Following the pounds biggest one day losses of the year yesterday, some ground was recovered overnight after EU leaders granted an extension to Article 50 until May 22nd. The extension is to give the UK more time to decide how it will exit the European Union. Although the latest move from the EU reduces the imminent risk of no deal next week, the extension is conditional on approval of Theresa May’s deal, which has been defeated in Parliament twice before.
Failing parliamentary approval, the deadline will be April 12th, where the UK will face a much longer delay where the options would be no deal, or to provide an alternative plan which could involve a general election or second referendum. Yesterday saw cable plunge down to 1.3021, recovering to 1.3150 and a low of 1.1475 against the euro, recovering to 1.1635. It is likely the volatility will continue over the next few days amid uncertainty in the build up to a third parliamentary vote on PM May’s deal.

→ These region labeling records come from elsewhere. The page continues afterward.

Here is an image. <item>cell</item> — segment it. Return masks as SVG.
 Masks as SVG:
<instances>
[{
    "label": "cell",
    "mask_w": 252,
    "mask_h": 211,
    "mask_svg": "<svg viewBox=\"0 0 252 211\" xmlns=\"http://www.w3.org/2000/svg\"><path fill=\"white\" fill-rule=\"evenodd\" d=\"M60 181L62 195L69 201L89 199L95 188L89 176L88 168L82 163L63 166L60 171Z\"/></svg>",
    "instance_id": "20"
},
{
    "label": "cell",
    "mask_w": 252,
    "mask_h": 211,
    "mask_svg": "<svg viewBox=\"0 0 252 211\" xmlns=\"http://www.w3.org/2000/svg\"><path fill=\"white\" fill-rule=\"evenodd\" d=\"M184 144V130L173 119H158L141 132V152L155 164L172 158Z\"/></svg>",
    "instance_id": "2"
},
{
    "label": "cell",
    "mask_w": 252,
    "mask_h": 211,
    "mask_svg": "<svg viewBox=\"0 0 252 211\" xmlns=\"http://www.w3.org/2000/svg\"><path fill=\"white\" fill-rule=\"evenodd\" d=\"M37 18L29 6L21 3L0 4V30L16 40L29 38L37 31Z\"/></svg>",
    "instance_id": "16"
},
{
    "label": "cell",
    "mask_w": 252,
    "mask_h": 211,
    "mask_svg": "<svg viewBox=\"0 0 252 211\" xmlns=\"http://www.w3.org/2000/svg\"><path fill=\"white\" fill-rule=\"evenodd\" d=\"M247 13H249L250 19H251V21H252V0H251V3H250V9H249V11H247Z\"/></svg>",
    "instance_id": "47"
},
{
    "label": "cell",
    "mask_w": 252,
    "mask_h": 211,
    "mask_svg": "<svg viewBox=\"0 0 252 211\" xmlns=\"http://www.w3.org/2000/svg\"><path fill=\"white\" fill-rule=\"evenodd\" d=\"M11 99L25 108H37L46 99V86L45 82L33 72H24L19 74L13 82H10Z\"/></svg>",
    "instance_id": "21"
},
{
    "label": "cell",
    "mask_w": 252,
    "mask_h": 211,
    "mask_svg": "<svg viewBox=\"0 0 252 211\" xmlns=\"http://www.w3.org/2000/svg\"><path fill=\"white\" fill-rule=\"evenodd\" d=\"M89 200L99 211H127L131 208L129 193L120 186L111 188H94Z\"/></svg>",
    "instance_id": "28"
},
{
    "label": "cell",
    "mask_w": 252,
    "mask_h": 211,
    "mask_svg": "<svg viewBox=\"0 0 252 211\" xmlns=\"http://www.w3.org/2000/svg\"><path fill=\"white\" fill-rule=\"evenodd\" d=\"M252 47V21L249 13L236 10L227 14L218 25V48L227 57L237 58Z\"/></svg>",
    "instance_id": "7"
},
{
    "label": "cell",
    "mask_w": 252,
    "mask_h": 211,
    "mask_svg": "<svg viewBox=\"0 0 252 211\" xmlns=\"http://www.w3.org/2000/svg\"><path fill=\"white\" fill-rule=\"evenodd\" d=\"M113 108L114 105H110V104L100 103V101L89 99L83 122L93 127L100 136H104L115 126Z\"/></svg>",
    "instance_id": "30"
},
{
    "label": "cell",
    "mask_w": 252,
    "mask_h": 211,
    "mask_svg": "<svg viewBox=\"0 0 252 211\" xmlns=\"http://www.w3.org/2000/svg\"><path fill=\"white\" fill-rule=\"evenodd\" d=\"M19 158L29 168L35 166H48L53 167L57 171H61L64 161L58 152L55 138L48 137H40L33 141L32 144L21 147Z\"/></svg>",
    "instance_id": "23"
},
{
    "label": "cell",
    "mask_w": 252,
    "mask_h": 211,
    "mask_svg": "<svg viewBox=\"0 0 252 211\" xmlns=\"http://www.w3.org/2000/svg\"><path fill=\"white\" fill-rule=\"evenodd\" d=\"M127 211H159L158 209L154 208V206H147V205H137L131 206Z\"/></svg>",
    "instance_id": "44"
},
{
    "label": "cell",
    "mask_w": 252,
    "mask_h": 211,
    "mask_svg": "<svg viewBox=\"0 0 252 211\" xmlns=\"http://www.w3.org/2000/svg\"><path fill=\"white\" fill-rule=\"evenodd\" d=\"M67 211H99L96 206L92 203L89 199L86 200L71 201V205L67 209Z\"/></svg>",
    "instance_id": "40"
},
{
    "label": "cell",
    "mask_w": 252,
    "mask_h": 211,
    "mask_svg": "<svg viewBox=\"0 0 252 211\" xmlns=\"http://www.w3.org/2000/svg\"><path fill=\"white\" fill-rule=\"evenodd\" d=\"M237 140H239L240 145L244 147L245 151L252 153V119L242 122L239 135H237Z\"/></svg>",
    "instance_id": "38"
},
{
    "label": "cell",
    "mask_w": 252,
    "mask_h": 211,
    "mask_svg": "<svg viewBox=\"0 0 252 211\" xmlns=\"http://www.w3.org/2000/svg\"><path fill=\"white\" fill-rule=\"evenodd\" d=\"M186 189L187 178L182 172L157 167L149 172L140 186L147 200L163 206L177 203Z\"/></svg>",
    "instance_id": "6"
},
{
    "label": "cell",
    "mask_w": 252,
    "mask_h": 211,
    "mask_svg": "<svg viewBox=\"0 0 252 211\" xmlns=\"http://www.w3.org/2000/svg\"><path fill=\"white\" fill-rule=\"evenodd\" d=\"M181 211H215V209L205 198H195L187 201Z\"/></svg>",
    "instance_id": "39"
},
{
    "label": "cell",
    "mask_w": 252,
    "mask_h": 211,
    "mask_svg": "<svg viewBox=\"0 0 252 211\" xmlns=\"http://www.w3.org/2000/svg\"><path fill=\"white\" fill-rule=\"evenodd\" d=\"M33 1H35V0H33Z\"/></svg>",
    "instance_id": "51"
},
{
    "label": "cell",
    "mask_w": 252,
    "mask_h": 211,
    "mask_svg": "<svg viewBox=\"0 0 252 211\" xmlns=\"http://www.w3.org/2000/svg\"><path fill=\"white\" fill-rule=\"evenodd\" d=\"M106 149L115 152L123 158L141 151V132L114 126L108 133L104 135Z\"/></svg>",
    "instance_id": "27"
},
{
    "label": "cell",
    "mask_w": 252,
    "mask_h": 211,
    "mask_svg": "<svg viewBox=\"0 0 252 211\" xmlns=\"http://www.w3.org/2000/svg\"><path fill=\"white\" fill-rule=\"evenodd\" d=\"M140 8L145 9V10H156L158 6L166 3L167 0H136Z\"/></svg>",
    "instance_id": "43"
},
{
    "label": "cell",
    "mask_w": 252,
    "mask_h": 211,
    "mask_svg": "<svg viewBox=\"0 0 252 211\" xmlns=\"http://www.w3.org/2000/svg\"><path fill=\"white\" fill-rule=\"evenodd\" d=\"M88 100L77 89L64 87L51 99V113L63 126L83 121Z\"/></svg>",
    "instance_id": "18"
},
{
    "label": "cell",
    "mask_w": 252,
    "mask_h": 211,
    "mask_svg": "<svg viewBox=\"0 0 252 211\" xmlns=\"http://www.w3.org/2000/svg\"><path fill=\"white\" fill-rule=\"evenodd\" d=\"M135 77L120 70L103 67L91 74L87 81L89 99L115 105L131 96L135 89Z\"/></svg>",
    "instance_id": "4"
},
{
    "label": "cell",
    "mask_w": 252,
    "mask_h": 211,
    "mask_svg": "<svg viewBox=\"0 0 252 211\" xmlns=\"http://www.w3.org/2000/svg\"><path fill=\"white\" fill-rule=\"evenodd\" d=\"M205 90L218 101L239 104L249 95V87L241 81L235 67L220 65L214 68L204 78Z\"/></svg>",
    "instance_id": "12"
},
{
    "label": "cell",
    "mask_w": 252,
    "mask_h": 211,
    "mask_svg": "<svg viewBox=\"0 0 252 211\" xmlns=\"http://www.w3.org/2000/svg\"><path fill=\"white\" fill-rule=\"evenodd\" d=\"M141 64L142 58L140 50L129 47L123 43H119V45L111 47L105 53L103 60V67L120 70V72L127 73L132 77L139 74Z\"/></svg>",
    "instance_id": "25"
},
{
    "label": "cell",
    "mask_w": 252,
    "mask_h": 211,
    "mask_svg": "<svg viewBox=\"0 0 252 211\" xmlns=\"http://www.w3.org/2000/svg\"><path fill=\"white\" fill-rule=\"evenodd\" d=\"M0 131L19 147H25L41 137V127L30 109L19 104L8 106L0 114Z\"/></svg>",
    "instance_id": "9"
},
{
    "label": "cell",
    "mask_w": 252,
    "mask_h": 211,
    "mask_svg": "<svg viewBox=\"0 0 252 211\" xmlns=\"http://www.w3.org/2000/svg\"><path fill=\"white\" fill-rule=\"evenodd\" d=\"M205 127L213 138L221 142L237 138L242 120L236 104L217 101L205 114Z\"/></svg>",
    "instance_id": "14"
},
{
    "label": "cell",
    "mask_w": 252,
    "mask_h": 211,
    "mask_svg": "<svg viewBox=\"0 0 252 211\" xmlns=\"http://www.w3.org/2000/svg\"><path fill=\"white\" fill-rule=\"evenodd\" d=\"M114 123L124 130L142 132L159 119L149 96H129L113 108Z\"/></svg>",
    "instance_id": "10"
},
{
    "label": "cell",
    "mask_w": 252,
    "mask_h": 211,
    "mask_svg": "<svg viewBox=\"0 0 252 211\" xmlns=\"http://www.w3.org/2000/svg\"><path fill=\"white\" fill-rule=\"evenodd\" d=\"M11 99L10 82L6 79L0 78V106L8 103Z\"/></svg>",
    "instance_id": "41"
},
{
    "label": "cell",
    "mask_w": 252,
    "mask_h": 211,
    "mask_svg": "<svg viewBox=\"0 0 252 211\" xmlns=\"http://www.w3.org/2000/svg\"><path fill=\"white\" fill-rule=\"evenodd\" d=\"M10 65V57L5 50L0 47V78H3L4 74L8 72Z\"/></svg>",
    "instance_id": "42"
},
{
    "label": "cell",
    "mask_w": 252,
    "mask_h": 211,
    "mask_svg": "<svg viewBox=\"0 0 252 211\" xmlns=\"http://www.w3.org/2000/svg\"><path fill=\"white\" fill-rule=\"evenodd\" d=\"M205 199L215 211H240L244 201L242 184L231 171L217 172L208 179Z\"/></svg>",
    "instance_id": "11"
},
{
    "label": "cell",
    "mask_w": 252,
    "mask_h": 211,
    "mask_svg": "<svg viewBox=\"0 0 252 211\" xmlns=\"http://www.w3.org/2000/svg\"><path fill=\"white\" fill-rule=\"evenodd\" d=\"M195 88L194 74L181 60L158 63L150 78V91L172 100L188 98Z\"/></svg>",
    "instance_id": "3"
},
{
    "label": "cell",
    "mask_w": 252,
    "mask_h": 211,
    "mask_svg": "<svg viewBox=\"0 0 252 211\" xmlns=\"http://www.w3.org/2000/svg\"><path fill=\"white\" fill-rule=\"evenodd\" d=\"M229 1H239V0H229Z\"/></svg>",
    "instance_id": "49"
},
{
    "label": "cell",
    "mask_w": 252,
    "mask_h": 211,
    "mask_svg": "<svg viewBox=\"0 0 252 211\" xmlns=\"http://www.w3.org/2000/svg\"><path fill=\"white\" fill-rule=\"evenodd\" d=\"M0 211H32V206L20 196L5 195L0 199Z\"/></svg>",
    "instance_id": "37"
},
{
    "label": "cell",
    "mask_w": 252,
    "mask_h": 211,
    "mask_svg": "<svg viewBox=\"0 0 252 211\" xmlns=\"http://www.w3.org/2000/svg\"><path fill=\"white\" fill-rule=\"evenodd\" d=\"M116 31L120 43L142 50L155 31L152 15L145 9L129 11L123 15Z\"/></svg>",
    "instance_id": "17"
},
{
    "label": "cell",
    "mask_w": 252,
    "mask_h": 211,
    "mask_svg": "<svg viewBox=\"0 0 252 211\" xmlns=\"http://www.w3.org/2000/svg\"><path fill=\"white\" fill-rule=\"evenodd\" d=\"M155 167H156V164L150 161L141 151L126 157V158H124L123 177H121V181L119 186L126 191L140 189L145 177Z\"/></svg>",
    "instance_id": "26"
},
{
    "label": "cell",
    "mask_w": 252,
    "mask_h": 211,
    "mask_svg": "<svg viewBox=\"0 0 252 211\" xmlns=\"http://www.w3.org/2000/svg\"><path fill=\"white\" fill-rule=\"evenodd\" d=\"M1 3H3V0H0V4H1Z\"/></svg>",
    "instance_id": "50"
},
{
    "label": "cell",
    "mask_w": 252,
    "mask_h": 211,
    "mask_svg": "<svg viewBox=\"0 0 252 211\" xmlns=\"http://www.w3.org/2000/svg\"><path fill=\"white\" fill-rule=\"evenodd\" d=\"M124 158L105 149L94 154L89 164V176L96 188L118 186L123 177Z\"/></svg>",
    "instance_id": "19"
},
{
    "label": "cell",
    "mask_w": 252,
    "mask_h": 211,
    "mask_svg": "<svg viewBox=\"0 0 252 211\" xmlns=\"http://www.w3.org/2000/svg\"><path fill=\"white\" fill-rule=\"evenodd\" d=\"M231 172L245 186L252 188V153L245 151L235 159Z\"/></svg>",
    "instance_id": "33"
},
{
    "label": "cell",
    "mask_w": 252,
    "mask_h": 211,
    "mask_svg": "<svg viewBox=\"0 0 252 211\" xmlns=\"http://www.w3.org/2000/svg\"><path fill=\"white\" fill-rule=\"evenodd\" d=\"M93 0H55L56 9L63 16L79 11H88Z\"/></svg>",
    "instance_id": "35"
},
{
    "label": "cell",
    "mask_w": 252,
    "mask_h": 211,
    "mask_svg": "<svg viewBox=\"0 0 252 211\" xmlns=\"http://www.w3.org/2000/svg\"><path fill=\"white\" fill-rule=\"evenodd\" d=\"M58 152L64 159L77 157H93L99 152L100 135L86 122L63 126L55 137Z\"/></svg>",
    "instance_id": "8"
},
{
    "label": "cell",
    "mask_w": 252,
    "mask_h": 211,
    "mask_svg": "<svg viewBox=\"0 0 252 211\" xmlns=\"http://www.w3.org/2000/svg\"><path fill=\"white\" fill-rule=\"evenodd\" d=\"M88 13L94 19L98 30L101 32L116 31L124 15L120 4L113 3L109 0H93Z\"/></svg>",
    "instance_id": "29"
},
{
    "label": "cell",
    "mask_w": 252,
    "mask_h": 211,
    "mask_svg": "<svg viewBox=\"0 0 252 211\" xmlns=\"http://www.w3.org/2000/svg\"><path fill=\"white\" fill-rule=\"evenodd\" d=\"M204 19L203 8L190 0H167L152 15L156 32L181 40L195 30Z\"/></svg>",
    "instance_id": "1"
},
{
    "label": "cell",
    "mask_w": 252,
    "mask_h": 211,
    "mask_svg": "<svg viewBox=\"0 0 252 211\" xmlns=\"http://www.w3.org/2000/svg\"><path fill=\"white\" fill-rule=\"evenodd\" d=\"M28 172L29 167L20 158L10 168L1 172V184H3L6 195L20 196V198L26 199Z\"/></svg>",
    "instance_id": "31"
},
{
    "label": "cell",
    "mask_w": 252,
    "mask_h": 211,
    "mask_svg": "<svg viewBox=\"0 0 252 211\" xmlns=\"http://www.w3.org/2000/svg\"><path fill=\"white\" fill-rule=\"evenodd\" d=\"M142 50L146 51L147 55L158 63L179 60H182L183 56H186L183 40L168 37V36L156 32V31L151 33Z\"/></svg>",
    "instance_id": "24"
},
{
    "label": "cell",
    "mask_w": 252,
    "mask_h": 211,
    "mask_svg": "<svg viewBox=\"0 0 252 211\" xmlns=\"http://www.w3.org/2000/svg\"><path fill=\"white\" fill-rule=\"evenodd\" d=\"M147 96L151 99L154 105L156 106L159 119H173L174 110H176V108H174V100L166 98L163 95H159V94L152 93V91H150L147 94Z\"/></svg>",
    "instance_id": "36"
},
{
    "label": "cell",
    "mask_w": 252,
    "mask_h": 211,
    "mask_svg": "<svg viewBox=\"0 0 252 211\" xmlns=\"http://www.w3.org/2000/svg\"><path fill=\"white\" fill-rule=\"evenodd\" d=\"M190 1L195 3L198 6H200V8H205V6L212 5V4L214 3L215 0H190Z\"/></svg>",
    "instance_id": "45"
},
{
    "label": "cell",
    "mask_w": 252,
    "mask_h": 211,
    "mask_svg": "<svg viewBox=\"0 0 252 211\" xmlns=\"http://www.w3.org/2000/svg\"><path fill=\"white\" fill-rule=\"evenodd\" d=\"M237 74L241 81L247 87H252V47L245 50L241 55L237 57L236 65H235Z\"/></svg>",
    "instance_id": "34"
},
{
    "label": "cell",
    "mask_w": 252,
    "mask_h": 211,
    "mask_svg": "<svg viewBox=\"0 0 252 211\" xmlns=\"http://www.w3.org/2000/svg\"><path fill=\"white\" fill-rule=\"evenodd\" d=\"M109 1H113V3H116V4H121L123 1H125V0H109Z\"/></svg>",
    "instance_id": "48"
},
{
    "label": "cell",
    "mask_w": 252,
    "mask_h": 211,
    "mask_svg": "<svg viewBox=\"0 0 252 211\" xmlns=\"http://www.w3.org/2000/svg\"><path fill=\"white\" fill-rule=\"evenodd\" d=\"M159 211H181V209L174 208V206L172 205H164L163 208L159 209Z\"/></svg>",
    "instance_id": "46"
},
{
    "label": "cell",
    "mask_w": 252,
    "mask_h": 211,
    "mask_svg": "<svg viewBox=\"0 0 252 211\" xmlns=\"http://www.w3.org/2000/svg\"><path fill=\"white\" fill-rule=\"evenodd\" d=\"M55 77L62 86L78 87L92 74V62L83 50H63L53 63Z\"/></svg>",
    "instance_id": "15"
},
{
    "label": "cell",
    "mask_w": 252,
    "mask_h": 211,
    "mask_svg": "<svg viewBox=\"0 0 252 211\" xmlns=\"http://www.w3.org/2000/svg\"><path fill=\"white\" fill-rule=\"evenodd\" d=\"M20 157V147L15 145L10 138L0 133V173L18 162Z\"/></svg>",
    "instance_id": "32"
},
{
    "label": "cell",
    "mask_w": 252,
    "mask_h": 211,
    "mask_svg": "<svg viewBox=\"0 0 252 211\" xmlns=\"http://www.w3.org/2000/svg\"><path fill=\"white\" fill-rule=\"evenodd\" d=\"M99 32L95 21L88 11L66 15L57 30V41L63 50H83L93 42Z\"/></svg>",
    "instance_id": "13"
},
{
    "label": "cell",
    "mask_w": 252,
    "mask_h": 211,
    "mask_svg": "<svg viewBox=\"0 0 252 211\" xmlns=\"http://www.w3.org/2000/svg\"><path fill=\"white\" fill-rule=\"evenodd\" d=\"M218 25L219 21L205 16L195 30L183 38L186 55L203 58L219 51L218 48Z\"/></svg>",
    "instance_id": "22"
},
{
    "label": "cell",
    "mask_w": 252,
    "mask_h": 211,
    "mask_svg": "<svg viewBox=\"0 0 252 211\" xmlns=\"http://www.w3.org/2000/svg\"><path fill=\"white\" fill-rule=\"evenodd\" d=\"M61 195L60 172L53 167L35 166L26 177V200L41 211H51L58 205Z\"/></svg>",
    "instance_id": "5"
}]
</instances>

This morning on the data front, flash manufacturing and service PMI’s were released for the Eurozone. While services came out as forecast at 52.7, manufacturing fell short of the forecast 49.5 at 47.6 signalling a slow down for the sector. For the UK the Bank of England’s quarterly bulletin will be announced at mid-day, containing commentary on market conditions and monetary policy. From across the pond the US dollar will have flash manufacturing and services PMI’s released at 1.45 GMT.